Global oil supplies amounted to 97 million barrels per day in October, according to the IEA. Despite the resilience of producers such as Russia, non-OPEC supply is forecast to contract by more than 0.6 million barrels per day next year. US light tight oil, the driver of non-OPEC growth, is expected to decline by 0.6 million barrels per day in 2016.

Atkinson mentioned that in November 2014, OPEC had an historic meeting where cartel members decided to abandon their traditional response to falling prices of cutting production and instead to focus on preserving market share.

Oil prices have been experiencing dramatic fall since the middle of 2014. The position of Saudi Arabia, which is the largest producer and exporter within OPEC, has been an obstacle in cartel’s quota reduction.

OPEC last met this summer in Vienna, when it agreed to leave its production ceiling unchanged at 30 million barrels per day.

Atkinson also mentioned the plans of Iran to increase its export after the sanctions are lifted.

In particular, Iran believes lifting the sanctions could increase the supply of Iranian oil to the world energy market by half a million barrels per day next year. With this regard Iranian Oil Minister Bijan Namdar Zanganeh Ahead of the upcoming OPEC meeting has asked the cartel to reduce production by at least 1.3 million barrels per day.
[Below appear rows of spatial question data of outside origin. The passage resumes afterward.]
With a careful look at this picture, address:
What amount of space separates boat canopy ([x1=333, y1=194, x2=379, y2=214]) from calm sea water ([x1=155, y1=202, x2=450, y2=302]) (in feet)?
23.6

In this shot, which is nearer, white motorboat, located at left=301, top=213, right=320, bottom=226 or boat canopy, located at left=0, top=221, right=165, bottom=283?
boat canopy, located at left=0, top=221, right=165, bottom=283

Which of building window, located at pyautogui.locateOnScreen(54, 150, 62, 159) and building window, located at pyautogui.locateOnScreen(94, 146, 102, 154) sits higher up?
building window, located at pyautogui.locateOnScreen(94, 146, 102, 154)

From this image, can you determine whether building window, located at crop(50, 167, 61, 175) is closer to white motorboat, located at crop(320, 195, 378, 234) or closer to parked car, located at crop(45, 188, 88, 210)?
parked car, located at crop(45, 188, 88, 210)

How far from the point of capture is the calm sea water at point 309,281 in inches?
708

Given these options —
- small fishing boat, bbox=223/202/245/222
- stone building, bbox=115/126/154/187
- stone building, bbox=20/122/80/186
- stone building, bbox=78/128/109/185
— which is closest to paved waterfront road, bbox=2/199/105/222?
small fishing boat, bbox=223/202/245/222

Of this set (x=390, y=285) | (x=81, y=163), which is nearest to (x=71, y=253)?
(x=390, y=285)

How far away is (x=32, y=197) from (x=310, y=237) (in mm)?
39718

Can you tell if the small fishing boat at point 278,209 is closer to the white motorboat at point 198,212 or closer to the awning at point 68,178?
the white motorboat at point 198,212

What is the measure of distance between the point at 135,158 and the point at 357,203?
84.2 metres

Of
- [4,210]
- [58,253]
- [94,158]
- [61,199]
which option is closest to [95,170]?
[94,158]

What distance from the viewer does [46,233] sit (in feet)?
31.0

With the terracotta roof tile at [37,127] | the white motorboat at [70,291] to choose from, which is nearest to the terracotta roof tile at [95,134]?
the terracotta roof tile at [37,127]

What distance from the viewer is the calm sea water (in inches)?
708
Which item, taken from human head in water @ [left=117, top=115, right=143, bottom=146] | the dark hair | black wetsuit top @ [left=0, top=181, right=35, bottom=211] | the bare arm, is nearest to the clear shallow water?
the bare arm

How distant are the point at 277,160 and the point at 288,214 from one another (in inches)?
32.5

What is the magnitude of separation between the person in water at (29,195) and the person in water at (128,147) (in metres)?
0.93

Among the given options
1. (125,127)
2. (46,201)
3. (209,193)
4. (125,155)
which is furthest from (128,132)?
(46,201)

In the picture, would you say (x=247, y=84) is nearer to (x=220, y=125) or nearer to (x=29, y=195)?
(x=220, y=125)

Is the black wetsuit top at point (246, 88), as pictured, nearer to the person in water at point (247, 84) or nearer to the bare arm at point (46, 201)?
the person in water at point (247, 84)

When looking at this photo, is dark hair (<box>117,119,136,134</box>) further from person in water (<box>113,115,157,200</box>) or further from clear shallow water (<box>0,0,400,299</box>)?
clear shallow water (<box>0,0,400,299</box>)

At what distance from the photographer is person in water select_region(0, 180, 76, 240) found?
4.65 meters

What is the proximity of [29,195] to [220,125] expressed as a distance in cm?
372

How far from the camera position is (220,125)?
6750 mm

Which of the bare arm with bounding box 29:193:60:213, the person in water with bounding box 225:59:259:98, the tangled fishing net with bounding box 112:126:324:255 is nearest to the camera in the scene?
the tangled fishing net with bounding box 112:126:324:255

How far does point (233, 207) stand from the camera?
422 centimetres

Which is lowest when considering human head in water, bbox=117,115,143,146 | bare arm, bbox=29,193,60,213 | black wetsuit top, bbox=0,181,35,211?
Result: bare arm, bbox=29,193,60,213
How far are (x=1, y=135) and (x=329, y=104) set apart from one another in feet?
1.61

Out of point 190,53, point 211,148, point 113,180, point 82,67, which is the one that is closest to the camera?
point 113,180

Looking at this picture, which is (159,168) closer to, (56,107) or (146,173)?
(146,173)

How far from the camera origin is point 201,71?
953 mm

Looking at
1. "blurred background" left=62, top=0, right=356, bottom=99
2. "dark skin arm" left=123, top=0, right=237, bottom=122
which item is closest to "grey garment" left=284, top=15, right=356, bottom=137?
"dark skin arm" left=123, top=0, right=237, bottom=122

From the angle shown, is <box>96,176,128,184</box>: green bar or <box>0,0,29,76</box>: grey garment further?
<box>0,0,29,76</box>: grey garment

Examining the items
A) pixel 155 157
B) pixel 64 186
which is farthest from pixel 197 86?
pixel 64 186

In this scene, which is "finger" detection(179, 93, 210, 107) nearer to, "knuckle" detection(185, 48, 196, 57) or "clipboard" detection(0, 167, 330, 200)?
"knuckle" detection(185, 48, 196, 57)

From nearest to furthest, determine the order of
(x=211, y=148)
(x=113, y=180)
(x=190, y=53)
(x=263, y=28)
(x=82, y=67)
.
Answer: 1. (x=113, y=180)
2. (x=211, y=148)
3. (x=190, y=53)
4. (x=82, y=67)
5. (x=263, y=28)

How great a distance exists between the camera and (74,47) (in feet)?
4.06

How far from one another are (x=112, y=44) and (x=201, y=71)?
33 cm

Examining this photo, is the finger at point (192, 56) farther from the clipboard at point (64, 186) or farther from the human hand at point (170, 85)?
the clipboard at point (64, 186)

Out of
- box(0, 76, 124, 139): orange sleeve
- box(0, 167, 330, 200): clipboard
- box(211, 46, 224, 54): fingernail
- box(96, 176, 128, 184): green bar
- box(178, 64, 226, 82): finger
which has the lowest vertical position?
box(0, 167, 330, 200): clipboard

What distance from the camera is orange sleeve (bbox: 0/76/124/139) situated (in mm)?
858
Atkinson believes that whatever success Iran does achieve could, perversely, support the Saudi-led OPEC strategy of keeping oil prices low to limit investment in high-cost production areas.

“It is possible to construct an oil market supply/demand balance for 2016 that sees production from the United States and some other non-OPEC countries fall but by less than a possible increase in Iranian supply,” Atkinson said adding that this will ensure that oil prices stay lower for longer.